We are also considering the possibility of bringing the students to the places like the Cleveland Science Center during the Tour. The most important part of this activity is that the tour will be conducted by students only slightly older than the high school students. This gives us the hope that the students will find a common language, the excitement about Science and Engineering will flow from the students-members of the Chapters to the high school students with no barriers. The main emphasis will be put on the Introduction of the students to the Optical Science and Engineering. We will use optics kits provided by the SPIE, OSA, and also the kits that we already built or will build on our own. We will show the students documentary movies, tutorials, and, most importantly, give them hand-on experience when doing some little experiments.

One example of an experiment that the high school students will conduct with the help of the members of the SPIE student Chapters is measurement of the speed of light using the Michelson-Morley interferometer. Let us recall the history of one of the greatest scientific breakthroughs. This experiment was originally conducted by Albert Michelson. Understanding light and its relationship to other physical phenomena was a major goal of 19th-century physics. Many scientists believed that light waves needed a medium on which to travel through space. They called this medium" lumeniferous aether," literally a light-bearing gas that they believed surrounded the planet. The famous Michelson-Morley interferometer experiment conducted in Cleveland led to understanding of the nature of light. In 1879, physicist Albert Michelson measured the speed of light at 186,350 miles per second (plus or minus about 30 miles per second). This experiment proved the non-existence of ether and gave circumstantial evidence to substantiate Einstein's Theory of Relativity. In 1907, Michelson became the first American scientist ever to receive a Nobel Prize, recognizing his "optical precision instruments and the research carried out with their aid." The high school students will repeat the original Michelson’s experiment and measure the speed of light. Telling the history of this scientific breakthrough, especially that this measurement was first done in the nearby Cleveland, will increase the excitement of the students from doing the experiment. Some more experiments like this could be designed as well.
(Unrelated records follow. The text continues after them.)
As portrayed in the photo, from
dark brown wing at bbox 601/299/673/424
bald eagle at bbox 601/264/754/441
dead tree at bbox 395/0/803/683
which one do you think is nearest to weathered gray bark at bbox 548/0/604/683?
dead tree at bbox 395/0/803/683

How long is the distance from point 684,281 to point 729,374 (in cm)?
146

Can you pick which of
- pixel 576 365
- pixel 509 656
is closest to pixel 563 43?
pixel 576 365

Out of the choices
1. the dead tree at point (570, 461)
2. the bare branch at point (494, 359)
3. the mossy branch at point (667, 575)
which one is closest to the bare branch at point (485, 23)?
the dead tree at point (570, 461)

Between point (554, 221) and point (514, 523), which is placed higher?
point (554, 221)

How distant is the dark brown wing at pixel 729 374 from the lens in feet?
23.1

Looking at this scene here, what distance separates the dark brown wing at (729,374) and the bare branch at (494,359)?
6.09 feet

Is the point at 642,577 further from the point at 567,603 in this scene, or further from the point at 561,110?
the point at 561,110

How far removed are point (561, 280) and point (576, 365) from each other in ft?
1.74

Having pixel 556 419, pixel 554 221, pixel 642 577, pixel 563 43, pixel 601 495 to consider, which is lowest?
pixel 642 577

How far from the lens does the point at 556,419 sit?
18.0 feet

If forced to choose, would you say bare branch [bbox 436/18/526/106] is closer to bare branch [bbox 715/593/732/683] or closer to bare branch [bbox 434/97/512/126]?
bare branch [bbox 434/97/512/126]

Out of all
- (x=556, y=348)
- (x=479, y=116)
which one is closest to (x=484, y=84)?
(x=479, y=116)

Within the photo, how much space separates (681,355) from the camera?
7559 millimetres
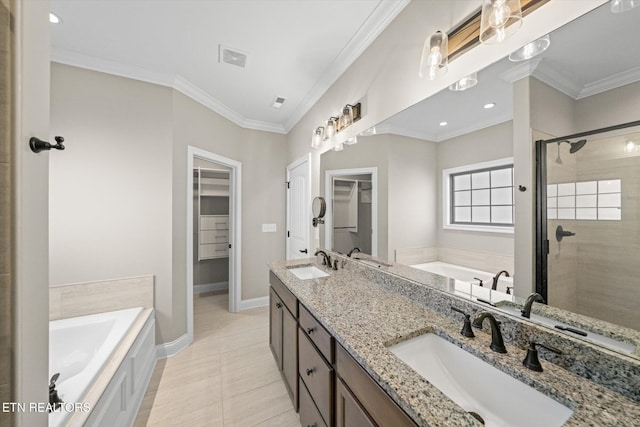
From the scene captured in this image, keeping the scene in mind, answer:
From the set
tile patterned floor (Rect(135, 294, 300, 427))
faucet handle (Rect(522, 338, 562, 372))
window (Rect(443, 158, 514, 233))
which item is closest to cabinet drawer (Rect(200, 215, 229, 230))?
tile patterned floor (Rect(135, 294, 300, 427))

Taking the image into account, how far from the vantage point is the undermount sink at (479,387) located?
65 centimetres

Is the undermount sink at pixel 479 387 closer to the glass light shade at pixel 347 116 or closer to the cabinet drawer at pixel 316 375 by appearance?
the cabinet drawer at pixel 316 375

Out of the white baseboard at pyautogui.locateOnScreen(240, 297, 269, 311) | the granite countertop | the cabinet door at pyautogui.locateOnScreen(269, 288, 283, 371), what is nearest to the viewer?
the granite countertop

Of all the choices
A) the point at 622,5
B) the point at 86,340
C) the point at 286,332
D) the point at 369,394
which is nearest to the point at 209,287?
the point at 86,340

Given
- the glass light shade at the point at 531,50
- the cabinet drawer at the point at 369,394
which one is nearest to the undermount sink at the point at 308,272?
the cabinet drawer at the point at 369,394

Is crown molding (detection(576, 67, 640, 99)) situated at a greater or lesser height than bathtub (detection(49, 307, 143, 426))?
greater

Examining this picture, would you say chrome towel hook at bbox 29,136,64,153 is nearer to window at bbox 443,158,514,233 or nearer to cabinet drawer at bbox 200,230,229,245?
window at bbox 443,158,514,233

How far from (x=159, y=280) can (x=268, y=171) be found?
1.99 m

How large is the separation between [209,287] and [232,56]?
12.0 ft

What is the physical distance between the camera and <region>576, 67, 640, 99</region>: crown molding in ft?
2.11

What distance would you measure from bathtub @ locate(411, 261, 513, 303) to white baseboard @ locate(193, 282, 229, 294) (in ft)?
13.2

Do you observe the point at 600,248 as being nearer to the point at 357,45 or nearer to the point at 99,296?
the point at 357,45

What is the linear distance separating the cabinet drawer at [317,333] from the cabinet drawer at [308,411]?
1.09 feet

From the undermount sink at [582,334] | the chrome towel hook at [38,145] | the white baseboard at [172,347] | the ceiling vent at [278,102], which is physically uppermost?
the ceiling vent at [278,102]
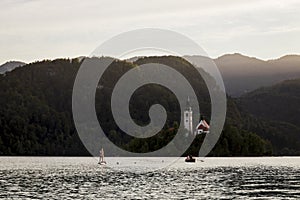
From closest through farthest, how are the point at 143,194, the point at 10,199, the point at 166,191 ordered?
the point at 10,199 < the point at 143,194 < the point at 166,191

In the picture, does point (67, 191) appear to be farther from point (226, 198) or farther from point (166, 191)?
point (226, 198)

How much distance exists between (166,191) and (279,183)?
68.3 ft

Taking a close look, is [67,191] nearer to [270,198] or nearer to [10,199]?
[10,199]

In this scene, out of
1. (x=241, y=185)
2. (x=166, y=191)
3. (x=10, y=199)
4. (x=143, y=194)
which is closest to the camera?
(x=10, y=199)

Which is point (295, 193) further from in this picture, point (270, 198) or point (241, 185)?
point (241, 185)

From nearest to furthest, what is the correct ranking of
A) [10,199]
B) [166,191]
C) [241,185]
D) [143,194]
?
[10,199] < [143,194] < [166,191] < [241,185]

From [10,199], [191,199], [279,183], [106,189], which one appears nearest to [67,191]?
[106,189]

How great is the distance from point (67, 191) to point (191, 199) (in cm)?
1549

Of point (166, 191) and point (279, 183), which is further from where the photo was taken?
point (279, 183)

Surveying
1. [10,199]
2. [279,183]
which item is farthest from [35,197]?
[279,183]

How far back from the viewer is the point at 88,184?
86.5 m

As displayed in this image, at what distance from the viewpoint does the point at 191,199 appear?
66062 millimetres

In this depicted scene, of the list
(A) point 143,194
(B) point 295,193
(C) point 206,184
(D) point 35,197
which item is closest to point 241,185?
(C) point 206,184

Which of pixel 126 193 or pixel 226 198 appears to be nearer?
pixel 226 198
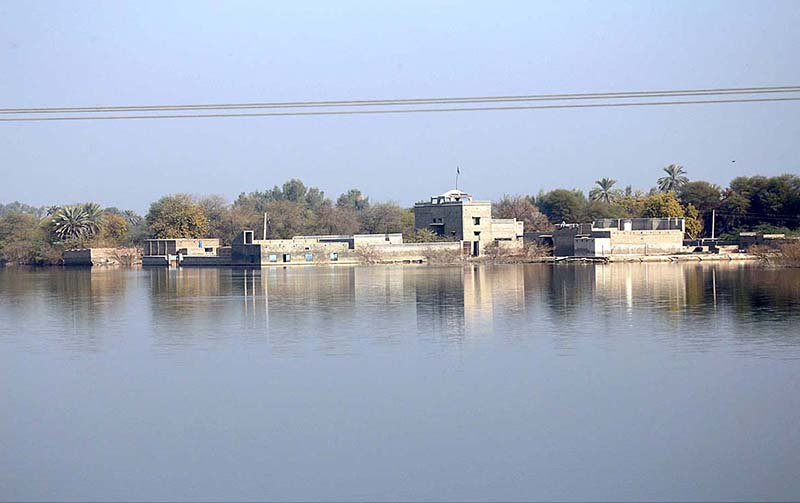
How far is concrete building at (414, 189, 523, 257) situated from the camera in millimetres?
51562

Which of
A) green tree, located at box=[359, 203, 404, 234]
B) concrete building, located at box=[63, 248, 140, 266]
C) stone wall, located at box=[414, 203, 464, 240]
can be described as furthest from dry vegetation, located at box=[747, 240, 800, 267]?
concrete building, located at box=[63, 248, 140, 266]

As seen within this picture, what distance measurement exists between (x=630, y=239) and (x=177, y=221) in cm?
2581

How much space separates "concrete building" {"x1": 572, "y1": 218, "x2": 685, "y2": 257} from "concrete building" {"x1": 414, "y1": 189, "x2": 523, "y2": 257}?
4.01 metres

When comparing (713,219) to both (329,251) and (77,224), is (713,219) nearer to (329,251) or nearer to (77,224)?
(329,251)

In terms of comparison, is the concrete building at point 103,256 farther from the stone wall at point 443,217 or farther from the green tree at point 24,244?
the stone wall at point 443,217

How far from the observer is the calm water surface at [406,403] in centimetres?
855

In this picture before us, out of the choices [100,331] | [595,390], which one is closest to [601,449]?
[595,390]

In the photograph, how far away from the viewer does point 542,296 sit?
2541 cm

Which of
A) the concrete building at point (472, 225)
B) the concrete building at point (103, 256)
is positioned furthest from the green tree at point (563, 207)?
the concrete building at point (103, 256)

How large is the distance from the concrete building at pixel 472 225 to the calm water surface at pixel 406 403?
29.2 metres

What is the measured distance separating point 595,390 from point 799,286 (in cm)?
1774

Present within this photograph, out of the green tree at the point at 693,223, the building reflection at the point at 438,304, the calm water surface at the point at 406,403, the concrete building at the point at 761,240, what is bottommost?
the calm water surface at the point at 406,403

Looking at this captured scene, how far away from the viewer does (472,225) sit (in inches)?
2036

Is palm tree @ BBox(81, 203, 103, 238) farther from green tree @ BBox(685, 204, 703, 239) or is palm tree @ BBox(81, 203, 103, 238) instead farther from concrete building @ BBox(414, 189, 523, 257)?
green tree @ BBox(685, 204, 703, 239)
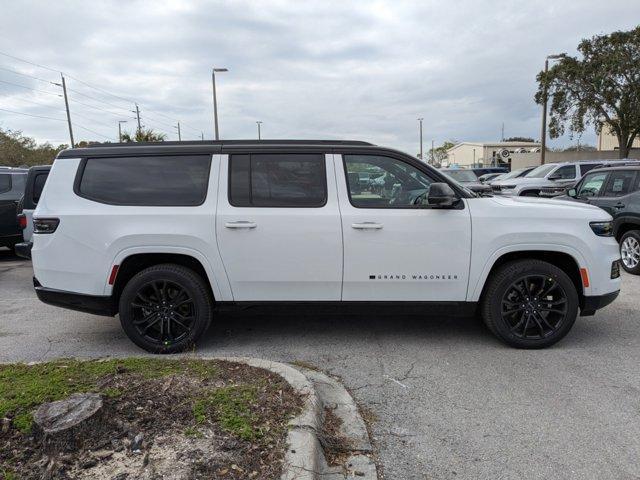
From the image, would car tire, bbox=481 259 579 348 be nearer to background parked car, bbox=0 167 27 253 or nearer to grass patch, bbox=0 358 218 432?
grass patch, bbox=0 358 218 432

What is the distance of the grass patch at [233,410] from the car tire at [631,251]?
6824 mm

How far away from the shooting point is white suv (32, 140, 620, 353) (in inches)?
174

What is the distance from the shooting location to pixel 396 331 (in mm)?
5184

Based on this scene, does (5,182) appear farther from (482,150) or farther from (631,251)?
(482,150)

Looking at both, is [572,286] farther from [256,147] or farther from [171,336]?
[171,336]

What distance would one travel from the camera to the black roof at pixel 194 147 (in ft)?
15.0

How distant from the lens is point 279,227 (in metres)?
4.40

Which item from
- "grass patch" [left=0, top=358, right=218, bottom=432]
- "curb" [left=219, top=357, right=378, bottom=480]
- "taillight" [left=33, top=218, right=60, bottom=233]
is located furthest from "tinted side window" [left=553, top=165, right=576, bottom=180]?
"taillight" [left=33, top=218, right=60, bottom=233]

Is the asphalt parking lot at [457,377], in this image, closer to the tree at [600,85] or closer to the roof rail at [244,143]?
the roof rail at [244,143]

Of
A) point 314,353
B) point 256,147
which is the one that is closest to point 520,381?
point 314,353

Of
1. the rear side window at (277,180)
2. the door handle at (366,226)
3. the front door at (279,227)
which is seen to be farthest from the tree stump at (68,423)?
the door handle at (366,226)

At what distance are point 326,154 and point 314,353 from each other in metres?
1.85

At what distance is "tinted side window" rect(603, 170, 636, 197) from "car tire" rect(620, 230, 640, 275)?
704 millimetres

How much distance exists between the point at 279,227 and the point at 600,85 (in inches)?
1253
We have a contact with the local sections of the National Science Teachers Association in the states of Ohio, Kentucky, Michigan, Pennsylvania, Virginia, West Virginia, and the New York State. They will help us to sign up the high school students for the tour and maybe also assist by various other means.

The Universities in the Great Lakes Region (especially the PhD programs) currently have shortage in domestic students that would be willing to do Science. The Tour will make the students interested in Science and Engineering rather than other jobs and bring them to these Universities. It will hopefully help them to become a next generation professionals rather than dishwashers in the restaurants.